▶ _Exercise prompt_: Which lines belong in the answer? Exactly those from the line containing "Castrol 2T - 1 L" through the last line of the records below, repeated as written.

▶ _Source material_:
=== Section Start ===
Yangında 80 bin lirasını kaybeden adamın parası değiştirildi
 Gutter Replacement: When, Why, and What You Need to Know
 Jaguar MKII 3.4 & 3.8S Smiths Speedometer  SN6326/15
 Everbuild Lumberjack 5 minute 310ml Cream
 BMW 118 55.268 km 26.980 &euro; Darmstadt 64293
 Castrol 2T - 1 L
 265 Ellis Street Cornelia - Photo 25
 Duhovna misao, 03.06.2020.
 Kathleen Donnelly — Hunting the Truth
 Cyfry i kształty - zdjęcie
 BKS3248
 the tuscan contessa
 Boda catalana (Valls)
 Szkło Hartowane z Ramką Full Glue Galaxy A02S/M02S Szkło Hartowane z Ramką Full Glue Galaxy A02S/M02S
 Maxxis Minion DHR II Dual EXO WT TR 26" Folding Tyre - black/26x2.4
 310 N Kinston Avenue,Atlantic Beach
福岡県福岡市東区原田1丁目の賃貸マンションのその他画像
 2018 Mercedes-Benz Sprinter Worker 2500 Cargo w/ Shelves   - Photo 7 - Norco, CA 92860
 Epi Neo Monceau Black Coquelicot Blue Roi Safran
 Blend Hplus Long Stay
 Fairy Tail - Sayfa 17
=== Section End ===
▶ _Task response_:
 Castrol 2T - 1 L
 265 Ellis Street Cornelia - Photo 25
 Duhovna misao, 03.06.2020.
 Kathleen Donnelly — Hunting the Truth
 Cyfry i kształty - zdjęcie
 BKS3248
 the tuscan contessa
 Boda catalana (Valls)
 Szkło Hartowane z Ramką Full Glue Galaxy A02S/M02S Szkło Hartowane z Ramką Full Glue Galaxy A02S/M02S
 Maxxis Minion DHR II Dual EXO WT TR 26" Folding Tyre - black/26x2.4
 310 N Kinston Avenue,Atlantic Beach
福岡県福岡市東区原田1丁目の賃貸マンションのその他画像
 2018 Mercedes-Benz Sprinter Worker 2500 Cargo w/ Shelves   - Photo 7 - Norco, CA 92860
 Epi Neo Monceau Black Coquelicot Blue Roi Safran
 Blend Hplus Long Stay
 Fairy Tail - Sayfa 17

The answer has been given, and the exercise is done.